**Listed entries:**
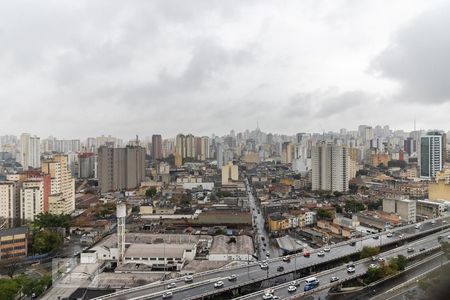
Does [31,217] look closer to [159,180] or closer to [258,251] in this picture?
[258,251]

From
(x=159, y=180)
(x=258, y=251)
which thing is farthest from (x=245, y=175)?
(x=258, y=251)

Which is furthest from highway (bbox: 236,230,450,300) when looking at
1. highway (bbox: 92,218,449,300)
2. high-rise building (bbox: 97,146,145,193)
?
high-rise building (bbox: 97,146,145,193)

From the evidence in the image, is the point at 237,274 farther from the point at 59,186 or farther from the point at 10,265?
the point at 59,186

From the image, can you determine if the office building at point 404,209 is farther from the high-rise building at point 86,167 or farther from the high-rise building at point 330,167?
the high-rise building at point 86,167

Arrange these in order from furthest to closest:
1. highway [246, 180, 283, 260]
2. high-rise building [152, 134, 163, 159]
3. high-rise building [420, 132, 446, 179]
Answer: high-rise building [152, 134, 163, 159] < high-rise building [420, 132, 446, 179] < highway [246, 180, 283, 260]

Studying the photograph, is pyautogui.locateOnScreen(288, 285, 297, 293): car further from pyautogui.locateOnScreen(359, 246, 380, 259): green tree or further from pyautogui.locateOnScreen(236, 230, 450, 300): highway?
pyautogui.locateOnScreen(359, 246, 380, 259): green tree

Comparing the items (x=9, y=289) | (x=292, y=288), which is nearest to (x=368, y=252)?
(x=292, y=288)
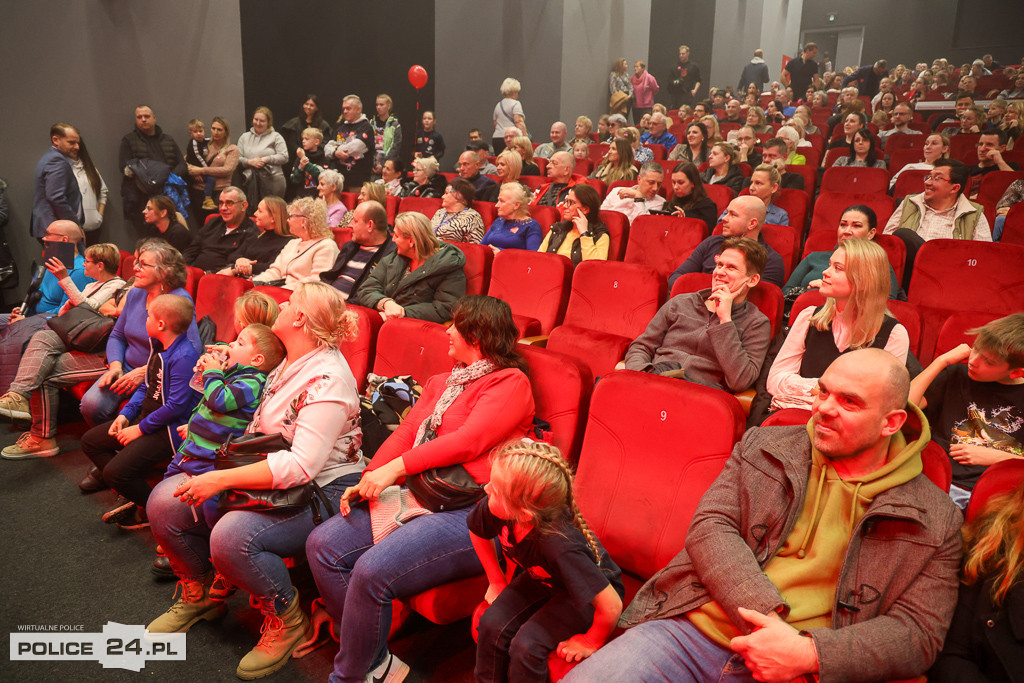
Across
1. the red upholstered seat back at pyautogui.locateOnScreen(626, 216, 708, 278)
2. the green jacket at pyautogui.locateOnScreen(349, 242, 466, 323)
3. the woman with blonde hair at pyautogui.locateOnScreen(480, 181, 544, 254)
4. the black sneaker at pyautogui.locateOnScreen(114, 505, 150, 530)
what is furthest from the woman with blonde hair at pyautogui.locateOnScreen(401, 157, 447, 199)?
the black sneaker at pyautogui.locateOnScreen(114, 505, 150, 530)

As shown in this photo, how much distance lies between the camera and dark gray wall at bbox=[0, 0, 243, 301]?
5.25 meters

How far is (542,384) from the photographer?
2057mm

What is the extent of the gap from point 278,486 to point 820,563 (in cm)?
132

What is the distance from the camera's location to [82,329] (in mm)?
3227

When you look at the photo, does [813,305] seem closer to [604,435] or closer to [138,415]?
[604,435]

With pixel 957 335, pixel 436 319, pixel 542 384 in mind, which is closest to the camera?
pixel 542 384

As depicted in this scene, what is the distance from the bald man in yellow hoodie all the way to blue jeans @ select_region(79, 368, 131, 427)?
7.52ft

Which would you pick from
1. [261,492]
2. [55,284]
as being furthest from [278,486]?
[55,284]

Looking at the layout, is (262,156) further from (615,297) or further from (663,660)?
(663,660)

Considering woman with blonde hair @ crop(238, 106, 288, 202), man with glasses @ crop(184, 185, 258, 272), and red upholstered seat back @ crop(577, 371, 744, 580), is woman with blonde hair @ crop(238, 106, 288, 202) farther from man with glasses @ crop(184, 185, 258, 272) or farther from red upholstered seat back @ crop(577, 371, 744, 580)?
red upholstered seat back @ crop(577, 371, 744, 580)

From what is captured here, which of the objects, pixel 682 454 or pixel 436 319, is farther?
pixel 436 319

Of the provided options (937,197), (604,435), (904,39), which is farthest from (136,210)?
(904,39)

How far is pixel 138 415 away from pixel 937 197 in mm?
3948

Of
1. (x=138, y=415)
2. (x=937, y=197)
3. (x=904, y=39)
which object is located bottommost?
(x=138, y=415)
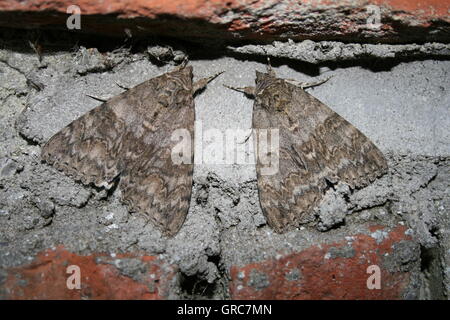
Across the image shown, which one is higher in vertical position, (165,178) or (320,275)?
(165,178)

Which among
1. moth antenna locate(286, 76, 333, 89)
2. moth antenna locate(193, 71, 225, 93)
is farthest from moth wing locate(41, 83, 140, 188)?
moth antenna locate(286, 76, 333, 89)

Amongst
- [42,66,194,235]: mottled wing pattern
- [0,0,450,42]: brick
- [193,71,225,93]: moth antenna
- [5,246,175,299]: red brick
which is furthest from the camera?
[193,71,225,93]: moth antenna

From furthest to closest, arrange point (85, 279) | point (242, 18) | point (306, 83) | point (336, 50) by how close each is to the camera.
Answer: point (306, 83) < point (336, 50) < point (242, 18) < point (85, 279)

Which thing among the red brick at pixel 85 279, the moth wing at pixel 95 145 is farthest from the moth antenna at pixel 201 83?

**Problem details:**
Can you reproduce every row above word for word, leaving out the pictures?

**Response:**
Does [31,217] look closer to [159,180] or closer to [258,251] in this picture?
[258,251]

From
(x=159, y=180)
(x=258, y=251)
which thing is farthest from (x=245, y=175)?
(x=258, y=251)

Which is furthest from highway (bbox: 236,230,450,300) when looking at
1. highway (bbox: 92,218,449,300)
2. high-rise building (bbox: 97,146,145,193)
?
high-rise building (bbox: 97,146,145,193)

From the evidence in the image, is the point at 237,274 farther from the point at 59,186 or farther from the point at 10,265?
the point at 59,186

From the image, can you determine if the office building at point 404,209 is farther from the high-rise building at point 86,167 or farther from the high-rise building at point 330,167?
the high-rise building at point 86,167

Arrange these in order from furthest to closest:
1. highway [246, 180, 283, 260]
2. high-rise building [152, 134, 163, 159]
3. high-rise building [420, 132, 446, 179]
Answer: high-rise building [152, 134, 163, 159] < high-rise building [420, 132, 446, 179] < highway [246, 180, 283, 260]

Studying the photograph, is pyautogui.locateOnScreen(288, 285, 297, 293): car further from pyautogui.locateOnScreen(359, 246, 380, 259): green tree or further from pyautogui.locateOnScreen(236, 230, 450, 300): highway?
pyautogui.locateOnScreen(359, 246, 380, 259): green tree

Comparing the items (x=9, y=289) | (x=292, y=288), which is nearest to (x=368, y=252)?
(x=292, y=288)
Across
1. the red upholstered seat back at pyautogui.locateOnScreen(626, 216, 708, 278)
2. the green jacket at pyautogui.locateOnScreen(349, 242, 466, 323)
3. the woman with blonde hair at pyautogui.locateOnScreen(480, 181, 544, 254)
4. the black sneaker at pyautogui.locateOnScreen(114, 505, 150, 530)
what is furthest from the woman with blonde hair at pyautogui.locateOnScreen(401, 157, 447, 199)?
the black sneaker at pyautogui.locateOnScreen(114, 505, 150, 530)

As shown in this photo, how much distance lies between the camera and dark gray wall at bbox=[0, 0, 243, 301]?
5.25 meters

How far is (542,384) from the photographer?
2057mm

What is the extent of the gap from point 278,486 to point 820,563 (in cm)?
132

What is the distance from the camera's location to [82,329] (in mm)?
3227

When you look at the photo, does [813,305] seem closer to [604,435] or closer to [138,415]?
[604,435]

With pixel 957 335, pixel 436 319, pixel 542 384 in mind, which is closest to the camera?
pixel 542 384

As depicted in this scene, what is the distance from the bald man in yellow hoodie all the way to blue jeans @ select_region(79, 368, 131, 427)?
7.52ft

Which would you pick from
1. [261,492]
2. [55,284]
as being furthest from [278,486]?
[55,284]

Looking at the layout, is (262,156) further from (615,297) or further from (663,660)?
(663,660)

Considering woman with blonde hair @ crop(238, 106, 288, 202), man with glasses @ crop(184, 185, 258, 272), and red upholstered seat back @ crop(577, 371, 744, 580), is woman with blonde hair @ crop(238, 106, 288, 202) farther from man with glasses @ crop(184, 185, 258, 272) or farther from red upholstered seat back @ crop(577, 371, 744, 580)?
red upholstered seat back @ crop(577, 371, 744, 580)

From what is captured here, which of the objects, pixel 682 454 or pixel 436 319, is farther?
pixel 436 319

Of the provided options (937,197), (604,435), (904,39), which is farthest from (136,210)?
(904,39)

How far is pixel 138 415 away from pixel 937 197 in mm?
3948

Of
1. (x=138, y=415)
2. (x=937, y=197)
3. (x=904, y=39)
which object is located bottommost?
(x=138, y=415)
Across the image shown, which one is higher in vertical position, (165,178) or (320,275)?
(165,178)

Which among
1. moth antenna locate(286, 76, 333, 89)
2. moth antenna locate(193, 71, 225, 93)
is farthest from moth wing locate(41, 83, 140, 188)?
moth antenna locate(286, 76, 333, 89)

Amongst
- [42,66,194,235]: mottled wing pattern
- [0,0,450,42]: brick
- [193,71,225,93]: moth antenna
- [5,246,175,299]: red brick
which is furthest from the camera?
[193,71,225,93]: moth antenna

From furthest to closest, arrange point (85, 279) | point (242, 18) | point (306, 83) | point (336, 50) by how close each is to the camera.
Answer: point (306, 83) < point (336, 50) < point (242, 18) < point (85, 279)

Which thing among the red brick at pixel 85 279, the moth wing at pixel 95 145 is farthest from the moth antenna at pixel 201 83?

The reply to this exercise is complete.